## BEGIN Supplied records
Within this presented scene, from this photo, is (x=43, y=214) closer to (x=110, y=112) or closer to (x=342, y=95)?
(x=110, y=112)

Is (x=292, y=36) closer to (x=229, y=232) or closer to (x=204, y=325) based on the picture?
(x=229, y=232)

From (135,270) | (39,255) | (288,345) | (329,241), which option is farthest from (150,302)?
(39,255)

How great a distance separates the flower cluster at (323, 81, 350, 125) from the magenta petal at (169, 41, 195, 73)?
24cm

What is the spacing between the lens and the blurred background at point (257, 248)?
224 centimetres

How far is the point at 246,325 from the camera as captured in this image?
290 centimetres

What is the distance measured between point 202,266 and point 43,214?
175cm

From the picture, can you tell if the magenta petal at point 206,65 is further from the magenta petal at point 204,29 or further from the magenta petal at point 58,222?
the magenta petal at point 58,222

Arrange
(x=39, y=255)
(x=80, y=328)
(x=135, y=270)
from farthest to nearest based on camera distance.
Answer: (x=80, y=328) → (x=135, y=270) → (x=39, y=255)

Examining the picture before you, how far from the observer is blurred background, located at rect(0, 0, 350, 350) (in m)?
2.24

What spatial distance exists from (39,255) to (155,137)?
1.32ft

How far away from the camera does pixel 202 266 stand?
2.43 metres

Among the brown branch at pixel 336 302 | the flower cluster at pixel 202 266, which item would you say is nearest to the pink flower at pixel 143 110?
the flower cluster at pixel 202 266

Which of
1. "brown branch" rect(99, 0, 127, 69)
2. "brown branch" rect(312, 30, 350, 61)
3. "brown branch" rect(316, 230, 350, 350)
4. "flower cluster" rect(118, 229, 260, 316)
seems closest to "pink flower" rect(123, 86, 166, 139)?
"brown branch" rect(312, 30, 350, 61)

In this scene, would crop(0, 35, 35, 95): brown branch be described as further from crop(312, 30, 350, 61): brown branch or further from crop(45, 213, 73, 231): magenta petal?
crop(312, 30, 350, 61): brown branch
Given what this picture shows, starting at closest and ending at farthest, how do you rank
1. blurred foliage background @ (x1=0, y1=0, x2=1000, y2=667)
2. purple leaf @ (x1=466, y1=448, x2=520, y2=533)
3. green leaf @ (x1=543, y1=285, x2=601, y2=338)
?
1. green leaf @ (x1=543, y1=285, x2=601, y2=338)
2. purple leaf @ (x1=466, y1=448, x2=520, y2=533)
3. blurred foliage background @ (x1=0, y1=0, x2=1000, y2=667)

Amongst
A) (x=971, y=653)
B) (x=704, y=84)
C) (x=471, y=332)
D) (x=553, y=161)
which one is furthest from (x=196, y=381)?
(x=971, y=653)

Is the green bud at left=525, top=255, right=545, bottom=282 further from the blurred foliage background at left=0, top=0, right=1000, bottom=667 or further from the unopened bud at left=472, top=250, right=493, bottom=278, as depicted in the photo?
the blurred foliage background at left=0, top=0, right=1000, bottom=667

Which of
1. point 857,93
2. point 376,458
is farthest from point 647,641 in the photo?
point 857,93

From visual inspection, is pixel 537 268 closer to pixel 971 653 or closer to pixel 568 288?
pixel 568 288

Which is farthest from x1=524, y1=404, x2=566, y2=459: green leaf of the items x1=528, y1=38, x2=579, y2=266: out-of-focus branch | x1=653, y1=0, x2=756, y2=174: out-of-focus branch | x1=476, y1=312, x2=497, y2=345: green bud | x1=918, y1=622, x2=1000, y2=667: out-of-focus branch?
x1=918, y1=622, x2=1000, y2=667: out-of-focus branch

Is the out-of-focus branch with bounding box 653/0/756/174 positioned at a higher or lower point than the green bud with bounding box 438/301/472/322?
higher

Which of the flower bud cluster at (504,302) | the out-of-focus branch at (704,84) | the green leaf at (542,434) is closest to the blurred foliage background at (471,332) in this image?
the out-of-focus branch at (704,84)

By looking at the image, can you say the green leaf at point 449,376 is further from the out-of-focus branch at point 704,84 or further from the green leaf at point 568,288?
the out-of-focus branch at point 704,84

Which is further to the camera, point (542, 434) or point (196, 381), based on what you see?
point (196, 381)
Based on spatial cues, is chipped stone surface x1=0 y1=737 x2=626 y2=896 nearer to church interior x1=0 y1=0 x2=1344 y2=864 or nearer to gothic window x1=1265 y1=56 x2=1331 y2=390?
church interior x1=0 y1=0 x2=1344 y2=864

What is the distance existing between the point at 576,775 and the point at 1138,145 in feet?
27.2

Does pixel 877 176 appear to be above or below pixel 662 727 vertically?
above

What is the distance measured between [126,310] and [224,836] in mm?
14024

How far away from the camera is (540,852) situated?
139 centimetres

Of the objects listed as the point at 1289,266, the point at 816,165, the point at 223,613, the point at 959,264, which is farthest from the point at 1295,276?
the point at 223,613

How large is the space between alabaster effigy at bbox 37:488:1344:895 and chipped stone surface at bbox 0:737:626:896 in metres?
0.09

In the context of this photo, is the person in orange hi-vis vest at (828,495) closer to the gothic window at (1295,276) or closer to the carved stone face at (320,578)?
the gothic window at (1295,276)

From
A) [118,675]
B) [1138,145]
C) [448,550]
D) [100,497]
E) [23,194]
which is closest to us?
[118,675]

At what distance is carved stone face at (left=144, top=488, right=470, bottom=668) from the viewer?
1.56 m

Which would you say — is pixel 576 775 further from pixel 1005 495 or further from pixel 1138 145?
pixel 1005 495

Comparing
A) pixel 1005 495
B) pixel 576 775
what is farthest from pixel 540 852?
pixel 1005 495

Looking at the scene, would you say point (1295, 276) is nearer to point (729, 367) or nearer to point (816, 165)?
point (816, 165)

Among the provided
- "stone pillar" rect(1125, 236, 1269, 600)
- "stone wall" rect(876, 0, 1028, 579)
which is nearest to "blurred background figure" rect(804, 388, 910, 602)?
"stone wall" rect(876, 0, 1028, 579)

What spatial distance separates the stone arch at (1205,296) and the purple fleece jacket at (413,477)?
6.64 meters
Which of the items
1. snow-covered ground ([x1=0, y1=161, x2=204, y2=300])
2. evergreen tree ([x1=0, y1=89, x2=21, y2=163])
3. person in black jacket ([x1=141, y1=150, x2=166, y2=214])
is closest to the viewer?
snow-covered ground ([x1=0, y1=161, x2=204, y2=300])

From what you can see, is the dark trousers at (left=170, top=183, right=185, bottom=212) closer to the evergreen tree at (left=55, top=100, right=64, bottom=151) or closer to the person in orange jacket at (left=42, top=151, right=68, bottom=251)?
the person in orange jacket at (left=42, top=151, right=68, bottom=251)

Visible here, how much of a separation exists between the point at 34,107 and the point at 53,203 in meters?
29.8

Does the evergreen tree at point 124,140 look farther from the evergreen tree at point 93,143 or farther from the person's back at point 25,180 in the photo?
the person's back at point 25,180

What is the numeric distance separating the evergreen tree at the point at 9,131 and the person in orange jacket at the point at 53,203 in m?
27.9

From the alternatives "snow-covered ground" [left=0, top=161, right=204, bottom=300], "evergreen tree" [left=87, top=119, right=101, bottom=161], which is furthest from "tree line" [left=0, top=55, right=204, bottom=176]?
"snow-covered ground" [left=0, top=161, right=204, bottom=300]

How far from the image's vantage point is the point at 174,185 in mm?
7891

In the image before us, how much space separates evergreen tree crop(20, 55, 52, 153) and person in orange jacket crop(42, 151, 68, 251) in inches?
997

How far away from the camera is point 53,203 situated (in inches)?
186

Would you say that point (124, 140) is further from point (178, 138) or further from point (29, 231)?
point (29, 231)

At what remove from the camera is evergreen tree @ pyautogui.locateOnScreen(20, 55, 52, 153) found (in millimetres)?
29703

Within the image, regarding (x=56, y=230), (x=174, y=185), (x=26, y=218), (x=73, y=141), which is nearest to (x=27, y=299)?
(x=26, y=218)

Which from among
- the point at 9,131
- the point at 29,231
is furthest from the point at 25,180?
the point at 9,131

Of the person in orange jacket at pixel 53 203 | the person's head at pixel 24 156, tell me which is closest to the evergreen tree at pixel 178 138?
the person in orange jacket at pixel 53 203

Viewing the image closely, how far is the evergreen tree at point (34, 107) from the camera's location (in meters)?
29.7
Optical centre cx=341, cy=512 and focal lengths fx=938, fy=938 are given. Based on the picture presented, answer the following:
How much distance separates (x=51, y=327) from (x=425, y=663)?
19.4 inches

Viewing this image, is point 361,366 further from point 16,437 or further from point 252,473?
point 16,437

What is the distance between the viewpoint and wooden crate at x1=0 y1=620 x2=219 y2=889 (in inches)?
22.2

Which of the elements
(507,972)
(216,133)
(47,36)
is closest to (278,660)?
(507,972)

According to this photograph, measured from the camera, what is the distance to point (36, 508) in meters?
## END Supplied records
Extract exactly the lines between the line containing "How far away from the camera is point" and the end of the data, including both.

→ **Task output**:
How far away from the camera is point 53,203 situated (in inches)?
186

Would you say that point (124, 140) is further from point (178, 138) or further from point (29, 231)?
point (29, 231)

At what remove from the camera is evergreen tree @ pyautogui.locateOnScreen(20, 55, 52, 153) found (in millimetres)?
29703

Within the image, regarding (x=56, y=230), (x=174, y=185), (x=26, y=218), (x=73, y=141), which is nearest to (x=27, y=299)?
(x=26, y=218)

Which from among
- the point at 9,131
- the point at 29,231
is furthest from the point at 25,180?
the point at 9,131

Of the person in orange jacket at pixel 53 203 | the person's head at pixel 24 156, tell me which is closest to the evergreen tree at pixel 178 138?
the person in orange jacket at pixel 53 203

Viewing the image closely, how far is the evergreen tree at point (34, 107) from the camera's location (in meters)?
29.7
Optical centre cx=341, cy=512 and focal lengths fx=938, fy=938 are given. Based on the picture presented, answer the following:
How much distance separates (x=51, y=327) from (x=425, y=663)?
19.4 inches

Viewing this image, is point 361,366 further from point 16,437 or further from point 252,473?
point 16,437

What is the distance between the viewpoint and wooden crate at x1=0 y1=620 x2=219 y2=889 (in inches)?
22.2

Which of the elements
(507,972)
(216,133)
(47,36)
is closest to (278,660)?
(507,972)

According to this photograph, measured from the camera, what is the distance to point (36, 508) in meters?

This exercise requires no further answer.